Requirements
Echo every line of the material below with nothing altered.
* Start Data to use *
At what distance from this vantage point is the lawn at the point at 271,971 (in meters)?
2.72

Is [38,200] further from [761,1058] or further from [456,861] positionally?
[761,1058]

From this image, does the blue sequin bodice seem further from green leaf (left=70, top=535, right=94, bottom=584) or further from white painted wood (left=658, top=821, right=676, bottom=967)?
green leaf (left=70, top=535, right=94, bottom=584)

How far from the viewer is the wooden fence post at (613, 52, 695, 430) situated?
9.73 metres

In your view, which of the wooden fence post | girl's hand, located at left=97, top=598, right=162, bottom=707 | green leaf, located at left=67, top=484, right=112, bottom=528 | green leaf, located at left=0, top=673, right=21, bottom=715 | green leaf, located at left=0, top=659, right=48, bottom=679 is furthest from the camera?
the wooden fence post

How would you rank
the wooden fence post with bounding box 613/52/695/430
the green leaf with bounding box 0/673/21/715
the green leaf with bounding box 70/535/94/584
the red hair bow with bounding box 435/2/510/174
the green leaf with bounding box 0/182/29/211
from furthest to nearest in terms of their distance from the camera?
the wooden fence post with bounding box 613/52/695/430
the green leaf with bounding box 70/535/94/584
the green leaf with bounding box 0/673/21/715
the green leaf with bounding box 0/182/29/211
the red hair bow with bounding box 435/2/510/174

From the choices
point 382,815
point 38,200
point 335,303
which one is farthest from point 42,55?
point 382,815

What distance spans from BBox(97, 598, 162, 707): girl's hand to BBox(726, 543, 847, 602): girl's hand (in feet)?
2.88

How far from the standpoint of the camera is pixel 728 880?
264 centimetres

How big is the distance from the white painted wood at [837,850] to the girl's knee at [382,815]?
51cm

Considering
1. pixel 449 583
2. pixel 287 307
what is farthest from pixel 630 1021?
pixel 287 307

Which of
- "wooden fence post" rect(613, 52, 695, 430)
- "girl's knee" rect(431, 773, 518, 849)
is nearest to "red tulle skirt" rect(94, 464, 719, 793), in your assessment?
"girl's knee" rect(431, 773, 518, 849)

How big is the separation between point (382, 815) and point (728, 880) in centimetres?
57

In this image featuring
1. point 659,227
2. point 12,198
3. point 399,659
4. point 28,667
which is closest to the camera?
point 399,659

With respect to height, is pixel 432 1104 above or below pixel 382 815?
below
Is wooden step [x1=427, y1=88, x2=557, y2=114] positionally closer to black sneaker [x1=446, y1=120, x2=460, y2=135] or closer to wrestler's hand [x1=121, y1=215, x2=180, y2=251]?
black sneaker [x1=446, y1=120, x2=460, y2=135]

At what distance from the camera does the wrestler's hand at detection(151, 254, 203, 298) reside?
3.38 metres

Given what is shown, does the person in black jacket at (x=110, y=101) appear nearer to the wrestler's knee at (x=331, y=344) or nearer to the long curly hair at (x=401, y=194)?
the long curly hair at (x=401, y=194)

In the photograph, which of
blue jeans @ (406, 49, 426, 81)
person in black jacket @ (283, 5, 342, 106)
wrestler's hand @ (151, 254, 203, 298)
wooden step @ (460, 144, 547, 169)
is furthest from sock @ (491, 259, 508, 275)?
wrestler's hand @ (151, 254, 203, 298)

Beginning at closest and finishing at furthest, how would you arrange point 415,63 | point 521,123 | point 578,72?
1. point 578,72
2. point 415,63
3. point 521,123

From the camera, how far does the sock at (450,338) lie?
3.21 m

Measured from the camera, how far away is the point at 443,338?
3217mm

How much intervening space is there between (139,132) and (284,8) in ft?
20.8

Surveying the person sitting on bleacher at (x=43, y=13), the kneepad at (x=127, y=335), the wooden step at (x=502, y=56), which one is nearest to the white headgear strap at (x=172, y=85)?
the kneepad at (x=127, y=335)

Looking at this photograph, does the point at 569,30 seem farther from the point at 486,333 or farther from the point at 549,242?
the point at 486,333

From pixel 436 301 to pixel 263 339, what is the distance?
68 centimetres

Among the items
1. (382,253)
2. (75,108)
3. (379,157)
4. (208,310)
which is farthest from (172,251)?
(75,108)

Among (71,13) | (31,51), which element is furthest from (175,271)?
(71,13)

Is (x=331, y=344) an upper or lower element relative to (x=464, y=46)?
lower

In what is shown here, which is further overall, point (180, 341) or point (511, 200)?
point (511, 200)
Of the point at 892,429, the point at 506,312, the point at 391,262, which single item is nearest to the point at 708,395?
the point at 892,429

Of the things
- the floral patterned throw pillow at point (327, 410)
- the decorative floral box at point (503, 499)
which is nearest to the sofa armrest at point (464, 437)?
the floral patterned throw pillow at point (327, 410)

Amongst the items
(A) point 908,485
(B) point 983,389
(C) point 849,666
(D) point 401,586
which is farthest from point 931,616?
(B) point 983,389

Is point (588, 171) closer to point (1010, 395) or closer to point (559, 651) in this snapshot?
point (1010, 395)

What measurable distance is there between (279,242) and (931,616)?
* End Data to use *
Expected output
At what distance from this vantage point is the lawn at the point at 271,971 (in meters)?
2.72

Is [38,200] further from [761,1058] or further from [456,861] positionally?
[761,1058]

From this image, does the blue sequin bodice seem further from green leaf (left=70, top=535, right=94, bottom=584) or further from white painted wood (left=658, top=821, right=676, bottom=967)?
green leaf (left=70, top=535, right=94, bottom=584)

How far from the viewer is the wooden fence post at (613, 52, 695, 430) situated?
9.73 metres

In your view, which of the wooden fence post | girl's hand, located at left=97, top=598, right=162, bottom=707 | green leaf, located at left=67, top=484, right=112, bottom=528 | green leaf, located at left=0, top=673, right=21, bottom=715 | green leaf, located at left=0, top=659, right=48, bottom=679 is furthest from the camera?
the wooden fence post

How would you rank
the wooden fence post with bounding box 613/52/695/430
the green leaf with bounding box 0/673/21/715
the green leaf with bounding box 70/535/94/584
the red hair bow with bounding box 435/2/510/174
the green leaf with bounding box 0/182/29/211
from furthest to nearest in terms of their distance from the camera?
the wooden fence post with bounding box 613/52/695/430
the green leaf with bounding box 70/535/94/584
the green leaf with bounding box 0/673/21/715
the green leaf with bounding box 0/182/29/211
the red hair bow with bounding box 435/2/510/174

From the choices
point 382,815
point 38,200
point 335,303
which one is farthest from point 42,55?
point 382,815

What distance spans from BBox(97, 598, 162, 707): girl's hand to BBox(726, 543, 847, 602): girl's hand (in feet)?
2.88

How far from the standpoint of the camera is pixel 728 880?
264 centimetres

How big is the distance from the white painted wood at [837,850] to the girl's knee at [382,815]?
51cm

Considering
1. pixel 449 583
2. pixel 287 307
what is farthest from pixel 630 1021?
pixel 287 307

Which of
- "wooden fence post" rect(613, 52, 695, 430)
- "girl's knee" rect(431, 773, 518, 849)
is nearest to "red tulle skirt" rect(94, 464, 719, 793), in your assessment?
"girl's knee" rect(431, 773, 518, 849)

How big is the separation between point (382, 815) and point (728, 880) in centimetres?
57

In this image featuring
1. point 659,227
2. point 12,198
3. point 399,659
4. point 28,667
which is closest to the camera?
point 399,659

With respect to height, is pixel 432 1104 above or below pixel 382 815?
below
Is wooden step [x1=427, y1=88, x2=557, y2=114] positionally closer to black sneaker [x1=446, y1=120, x2=460, y2=135] or closer to wrestler's hand [x1=121, y1=215, x2=180, y2=251]?
black sneaker [x1=446, y1=120, x2=460, y2=135]

At what distance from the camera does the wrestler's hand at detection(151, 254, 203, 298) reside?
3.38 metres

Given what is shown, does the person in black jacket at (x=110, y=101) appear nearer to the wrestler's knee at (x=331, y=344) or nearer to the long curly hair at (x=401, y=194)?
the long curly hair at (x=401, y=194)

In the photograph, which of
blue jeans @ (406, 49, 426, 81)
person in black jacket @ (283, 5, 342, 106)
wrestler's hand @ (151, 254, 203, 298)
wooden step @ (460, 144, 547, 169)
is furthest from sock @ (491, 259, 508, 275)?
wrestler's hand @ (151, 254, 203, 298)

Beginning at closest and finishing at furthest, how would you arrange point 415,63 | point 521,123 | point 578,72?
1. point 578,72
2. point 415,63
3. point 521,123

From the camera, how far does the sock at (450,338) lie?
3.21 m

Measured from the camera, how far away is the point at 443,338?
3217mm

How much intervening space is there between (139,132) and (284,8) in ft?
20.8

Surveying the person sitting on bleacher at (x=43, y=13), the kneepad at (x=127, y=335), the wooden step at (x=502, y=56), which one is nearest to the white headgear strap at (x=172, y=85)?
the kneepad at (x=127, y=335)

Looking at this photograph, does the point at 569,30 seem farther from the point at 486,333 or farther from the point at 549,242?
the point at 486,333

From pixel 436 301 to pixel 263 339, what is the distance?
68 centimetres

Among the items
1. (382,253)
2. (75,108)
3. (379,157)
4. (208,310)
which is farthest from (172,251)?
(75,108)

Among (71,13) | (31,51), which element is furthest from (175,271)?
(71,13)

Is (x=331, y=344) an upper or lower element relative to (x=464, y=46)?
lower

In what is shown here, which is further overall, point (180, 341) or point (511, 200)?
point (511, 200)
Of the point at 892,429, the point at 506,312, the point at 391,262, which single item is nearest to the point at 708,395?
the point at 892,429

Of the things
- the floral patterned throw pillow at point (327, 410)
- the decorative floral box at point (503, 499)
which is nearest to the sofa armrest at point (464, 437)?
the floral patterned throw pillow at point (327, 410)

Amongst the items
(A) point 908,485
(B) point 983,389
(C) point 849,666
(D) point 401,586
which is farthest from point 931,616?
(B) point 983,389

Is point (588, 171) closer to point (1010, 395) or closer to point (559, 651) in this snapshot?
point (1010, 395)

What measurable distance is there between (279,242) and (931,616)?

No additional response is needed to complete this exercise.